I don’t believe in a red-horned devil, waiting in the wings with a pitchfork and maniacal cackle.

But I wonder: As the decibels of rhetoric rise above the chimes of church bells, is this the insidious work of Satan?

To be sure, great tragedy requires deep examination. Like so many across the country and world, I weep every time I think about the shootings in Connecticut. My children walk to elementary school. They sit in classrooms, cross-legged listening to stories, painting refrigerator-worthy scenes, completing math facts in a flash and spelling word tests. My children, my heart, are 8 and 11, and they could have been as easily slain as those students at Sandy Hook. I can scarcely bear it. I can’t fathom how the parents can summon the strength to wake up, much less the courage to testify to the world about the depth of their loss, the character of their children, and their prayers for the family of the killer. 

And yet despite the horror in Connecticut, I fear the insidiousness of evil, wisps of finger-smoke winding the way through communities and families, Facebook, and talk TV. Many times we are not so much having a serious debate about gun control and treatment of the mentally ill as we are shouting at each other, firmly entrenched in our own position, unwilling to yield or share or compromise. 

A colleague likes a Facebook post: A safer America is an armed America. And my gut response is to unfriend them. Another writes: “It saddens and disgusts me that there are people I know that place more importance on assault weapons than humanity. If you're one of those people, you are not my friend and I do not want you in my life. I'm not joking.” 

The Prince of Peace did not come for this. 

We moved so quickly from mourning to judgment, from weeping to ranting. We are more intent on trumpeting what divides us than remembering the birth of Christ that unites us. 

Evil rises unbidden. But we give it wings. 

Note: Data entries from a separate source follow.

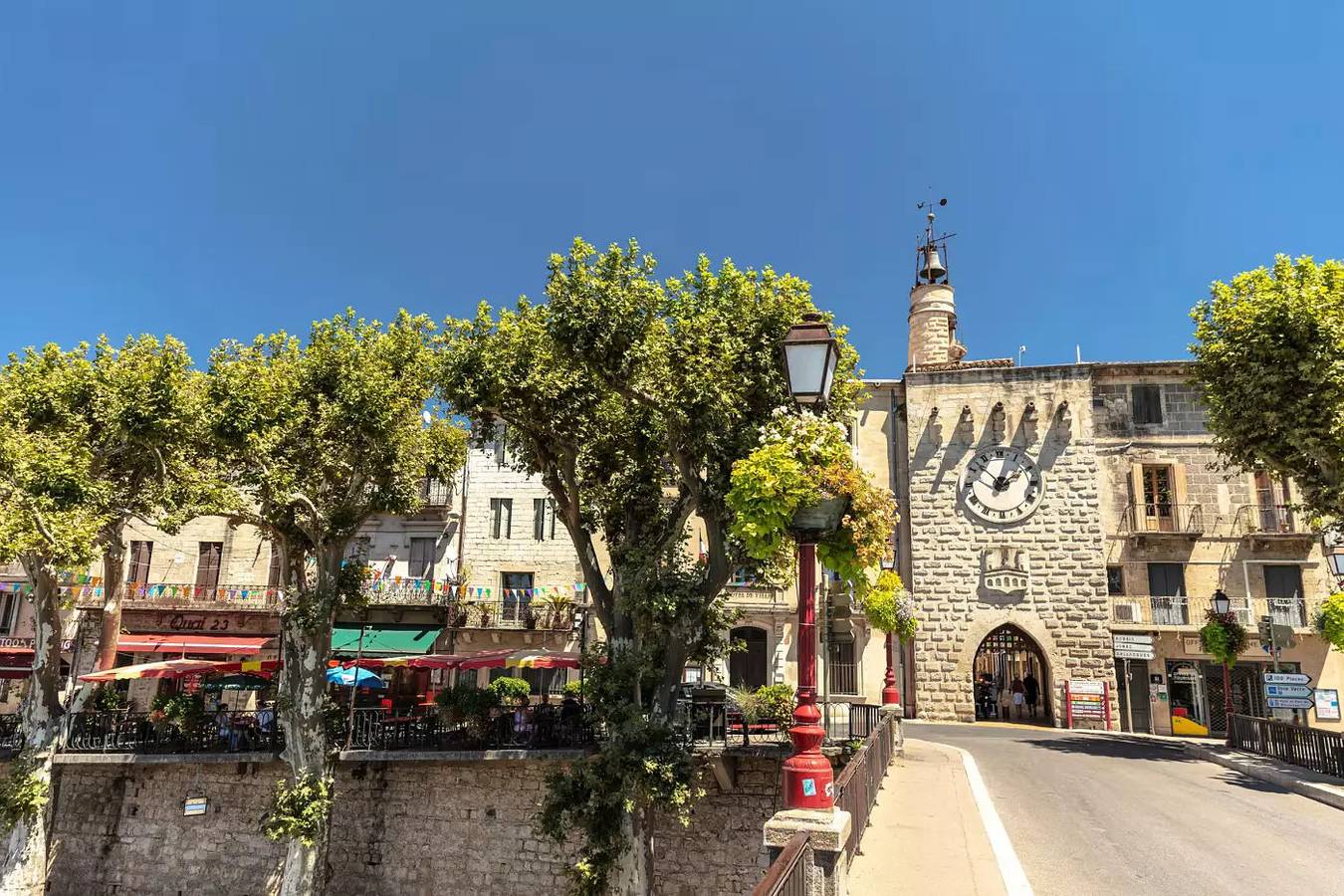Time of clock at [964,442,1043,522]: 1:52
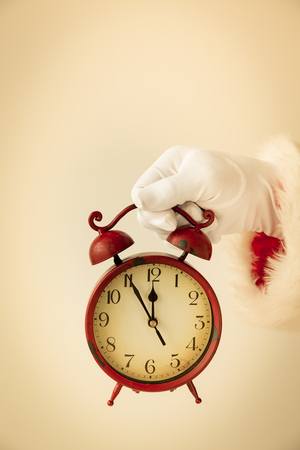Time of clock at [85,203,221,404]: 11:55
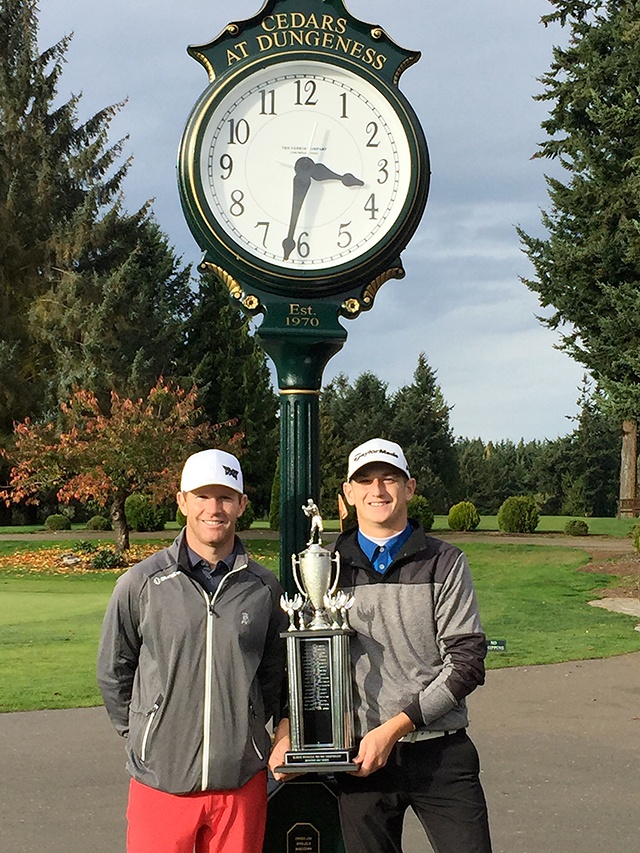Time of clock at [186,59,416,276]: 3:31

I want substantive change in our gun laws. I hope we will find better ways to help people who are mentally ill. But I also want to seek those changes in a way that honors the lives of 26 children and teachers. That we can resist the urge to unfriend and choose sides and instead find ways to engage in dialogue, even and especially with those whom we disagree. 

As we gather in our churches and homes to celebrate the birth of Christ, I pray we will embrace a peace that passes understanding, a peace that only the Christ child can bring that leads to good will toward all.